» **Given instruction A**
In the rows below the marketing passage, write out the stretch from the line containing "What is the distance from" through the line containing "25.8 meters", keeping every line exactly as it stands.

» **Extract**
============================================================

In a 2008 study by Yankelovich and Sequent Partners called “When Advertising Works,” it was found that “ads that make an impression in traditional media were more likely to stimulate word of mouth than ads that make an impression in digital media.

Social media amplifies traditional marketing
Balancing the free-form messaging of social media with the control, consistency and mass reach of traditional media can offer the best of both worlds. Today the focus needs to be on building an opt-in audience in order to create community, foster loyalty and generate conversations.

A great example of this is a recent promotion by Estée Lauder. They took a free makeover promotion to an entirely new level when they used social media to drive women to participate and later bring awareness to this in-store event.  In order to attract digitally savvy women to the makeup counters at leading department stores, Estée used social media and online PR to offer free makeovers and free professional headshots. After each makeover, women would have a glamour photo taken of them (including of course an Estée Lauder logo in the background) and upload the image as their social profile photo before ever leaving the counter. By uploading the glamorous photo with the logo, the customer introduces her entire social network to the brand, a personalized example of it's benefits and hopefully even spark a few conversations along the way.

============================================================

» **Given instruction B**
Reproduce the stretch of the marketing passage from "A great example" through "along the way.", word for word.

Excerpts from a spatial reasoning dataset:

============================================================

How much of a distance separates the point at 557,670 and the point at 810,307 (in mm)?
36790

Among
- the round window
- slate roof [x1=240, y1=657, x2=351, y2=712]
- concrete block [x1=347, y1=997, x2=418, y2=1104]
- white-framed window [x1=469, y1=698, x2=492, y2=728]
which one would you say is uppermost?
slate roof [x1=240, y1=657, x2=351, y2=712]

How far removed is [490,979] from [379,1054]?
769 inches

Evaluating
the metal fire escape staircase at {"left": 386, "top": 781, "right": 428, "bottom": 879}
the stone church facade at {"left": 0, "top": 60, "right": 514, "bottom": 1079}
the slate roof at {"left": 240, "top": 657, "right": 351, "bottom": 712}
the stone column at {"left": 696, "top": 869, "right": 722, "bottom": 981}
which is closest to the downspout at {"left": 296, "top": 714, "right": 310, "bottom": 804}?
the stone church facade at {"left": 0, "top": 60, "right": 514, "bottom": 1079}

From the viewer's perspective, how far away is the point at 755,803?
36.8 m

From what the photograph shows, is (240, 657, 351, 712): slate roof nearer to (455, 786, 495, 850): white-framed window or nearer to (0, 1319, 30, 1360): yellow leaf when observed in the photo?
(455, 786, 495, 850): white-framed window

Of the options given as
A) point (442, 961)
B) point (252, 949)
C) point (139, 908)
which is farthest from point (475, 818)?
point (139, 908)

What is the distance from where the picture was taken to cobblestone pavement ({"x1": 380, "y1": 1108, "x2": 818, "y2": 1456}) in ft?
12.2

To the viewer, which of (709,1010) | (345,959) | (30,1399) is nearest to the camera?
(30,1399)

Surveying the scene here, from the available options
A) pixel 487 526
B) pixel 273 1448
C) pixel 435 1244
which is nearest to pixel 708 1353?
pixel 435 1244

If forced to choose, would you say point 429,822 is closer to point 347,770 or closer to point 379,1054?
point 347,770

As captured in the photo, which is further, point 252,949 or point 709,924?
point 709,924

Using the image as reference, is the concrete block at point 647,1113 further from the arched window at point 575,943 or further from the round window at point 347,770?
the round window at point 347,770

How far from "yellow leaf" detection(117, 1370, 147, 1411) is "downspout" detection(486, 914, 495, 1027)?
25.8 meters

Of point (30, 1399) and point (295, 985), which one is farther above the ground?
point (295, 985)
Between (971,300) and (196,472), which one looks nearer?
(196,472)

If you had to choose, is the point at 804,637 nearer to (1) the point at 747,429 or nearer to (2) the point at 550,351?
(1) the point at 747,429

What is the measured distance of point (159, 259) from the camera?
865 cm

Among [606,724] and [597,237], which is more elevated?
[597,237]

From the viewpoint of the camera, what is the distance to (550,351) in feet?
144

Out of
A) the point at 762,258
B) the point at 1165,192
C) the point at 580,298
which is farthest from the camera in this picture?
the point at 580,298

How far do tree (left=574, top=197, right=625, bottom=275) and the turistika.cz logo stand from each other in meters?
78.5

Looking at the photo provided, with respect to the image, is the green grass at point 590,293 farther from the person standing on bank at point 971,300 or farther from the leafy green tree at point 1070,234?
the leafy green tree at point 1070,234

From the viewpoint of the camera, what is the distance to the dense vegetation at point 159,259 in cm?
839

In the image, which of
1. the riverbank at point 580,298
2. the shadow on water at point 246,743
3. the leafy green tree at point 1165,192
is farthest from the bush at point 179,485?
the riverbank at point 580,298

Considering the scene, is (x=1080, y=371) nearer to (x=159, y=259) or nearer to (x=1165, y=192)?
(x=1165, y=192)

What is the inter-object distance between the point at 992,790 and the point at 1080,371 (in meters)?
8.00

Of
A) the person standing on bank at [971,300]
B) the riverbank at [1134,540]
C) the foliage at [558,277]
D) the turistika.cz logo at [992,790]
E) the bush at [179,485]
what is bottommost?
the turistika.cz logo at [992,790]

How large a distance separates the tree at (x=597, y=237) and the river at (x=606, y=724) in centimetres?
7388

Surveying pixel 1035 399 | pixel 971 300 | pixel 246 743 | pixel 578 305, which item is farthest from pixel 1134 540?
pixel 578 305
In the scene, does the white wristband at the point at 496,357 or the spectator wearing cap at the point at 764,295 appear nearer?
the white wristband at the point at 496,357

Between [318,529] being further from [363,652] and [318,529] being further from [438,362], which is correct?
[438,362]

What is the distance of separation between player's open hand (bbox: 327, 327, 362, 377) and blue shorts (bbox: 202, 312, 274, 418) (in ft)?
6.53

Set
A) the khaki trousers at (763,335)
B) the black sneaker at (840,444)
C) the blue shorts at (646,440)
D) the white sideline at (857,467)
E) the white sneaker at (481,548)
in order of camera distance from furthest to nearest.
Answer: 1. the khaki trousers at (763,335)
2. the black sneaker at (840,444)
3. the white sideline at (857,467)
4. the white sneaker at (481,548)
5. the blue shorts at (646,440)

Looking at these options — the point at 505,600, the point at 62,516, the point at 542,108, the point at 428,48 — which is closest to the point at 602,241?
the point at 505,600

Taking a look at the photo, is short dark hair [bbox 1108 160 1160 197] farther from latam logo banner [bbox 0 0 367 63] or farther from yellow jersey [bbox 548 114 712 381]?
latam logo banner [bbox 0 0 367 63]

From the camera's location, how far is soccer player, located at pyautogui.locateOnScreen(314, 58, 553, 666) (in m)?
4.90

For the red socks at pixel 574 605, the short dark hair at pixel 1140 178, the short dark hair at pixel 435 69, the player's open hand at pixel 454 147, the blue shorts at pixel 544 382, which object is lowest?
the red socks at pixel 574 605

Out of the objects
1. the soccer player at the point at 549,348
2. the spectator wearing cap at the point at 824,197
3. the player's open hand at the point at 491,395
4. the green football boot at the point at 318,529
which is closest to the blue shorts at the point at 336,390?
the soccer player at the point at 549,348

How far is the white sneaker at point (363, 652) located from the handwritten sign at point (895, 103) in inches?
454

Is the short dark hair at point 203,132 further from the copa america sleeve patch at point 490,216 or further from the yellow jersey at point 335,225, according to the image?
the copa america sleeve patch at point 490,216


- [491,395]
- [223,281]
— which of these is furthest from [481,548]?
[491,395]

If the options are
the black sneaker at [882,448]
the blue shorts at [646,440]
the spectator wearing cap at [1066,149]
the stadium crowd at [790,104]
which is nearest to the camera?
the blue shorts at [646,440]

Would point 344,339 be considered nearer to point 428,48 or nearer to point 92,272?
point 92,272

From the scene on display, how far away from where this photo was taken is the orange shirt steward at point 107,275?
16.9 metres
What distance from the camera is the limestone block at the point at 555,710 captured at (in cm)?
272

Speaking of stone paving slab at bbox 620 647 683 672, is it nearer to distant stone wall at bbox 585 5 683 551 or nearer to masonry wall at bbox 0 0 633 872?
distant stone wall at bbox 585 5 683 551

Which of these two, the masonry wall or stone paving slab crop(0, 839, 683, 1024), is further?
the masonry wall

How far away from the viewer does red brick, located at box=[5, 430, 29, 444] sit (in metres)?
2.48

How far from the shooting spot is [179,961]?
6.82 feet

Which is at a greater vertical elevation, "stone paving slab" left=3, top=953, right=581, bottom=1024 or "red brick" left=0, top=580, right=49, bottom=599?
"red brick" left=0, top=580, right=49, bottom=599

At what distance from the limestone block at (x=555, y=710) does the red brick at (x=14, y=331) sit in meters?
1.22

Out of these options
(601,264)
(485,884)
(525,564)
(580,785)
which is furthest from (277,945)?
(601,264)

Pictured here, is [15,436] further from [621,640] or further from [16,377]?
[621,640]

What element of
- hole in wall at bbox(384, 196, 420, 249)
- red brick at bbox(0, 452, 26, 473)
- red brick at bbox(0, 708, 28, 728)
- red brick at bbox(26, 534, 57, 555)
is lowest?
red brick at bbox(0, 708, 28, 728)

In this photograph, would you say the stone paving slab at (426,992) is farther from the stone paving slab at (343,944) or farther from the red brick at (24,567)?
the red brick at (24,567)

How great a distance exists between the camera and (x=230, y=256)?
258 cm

============================================================

» **Solution A**
What is the distance from where the picture was taken to cobblestone pavement ({"x1": 380, "y1": 1108, "x2": 818, "y2": 1456}) in ft?
12.2

To the viewer, which of (709,1010) | (345,959) | (30,1399) is nearest to the camera?
(30,1399)

Surveying the scene here, from the available options
A) pixel 487 526
B) pixel 273 1448
C) pixel 435 1244
which is nearest to pixel 708 1353?
pixel 435 1244

If forced to choose, would you say point 429,822 is closer to point 347,770 or closer to point 379,1054?
point 347,770

As captured in the photo, which is further, point 252,949 or point 709,924?
point 709,924

Using the image as reference, is the concrete block at point 647,1113 further from the arched window at point 575,943 or further from the round window at point 347,770?
the round window at point 347,770

How far from "yellow leaf" detection(117, 1370, 147, 1411) is "downspout" detection(486, 914, 495, 1027)?
25.8 meters

» **Solution B**
A great example of this is a recent promotion by Estée Lauder. They took a free makeover promotion to an entirely new level when they used social media to drive women to participate and later bring awareness to this in-store event.  In order to attract digitally savvy women to the makeup counters at leading department stores, Estée used social media and online PR to offer free makeovers and free professional headshots. After each makeover, women would have a glamour photo taken of them (including of course an Estée Lauder logo in the background) and upload the image as their social profile photo before ever leaving the counter. By uploading the glamorous photo with the logo, the customer introduces her entire social network to the brand, a personalized example of it's benefits and hopefully even spark a few conversations along the way.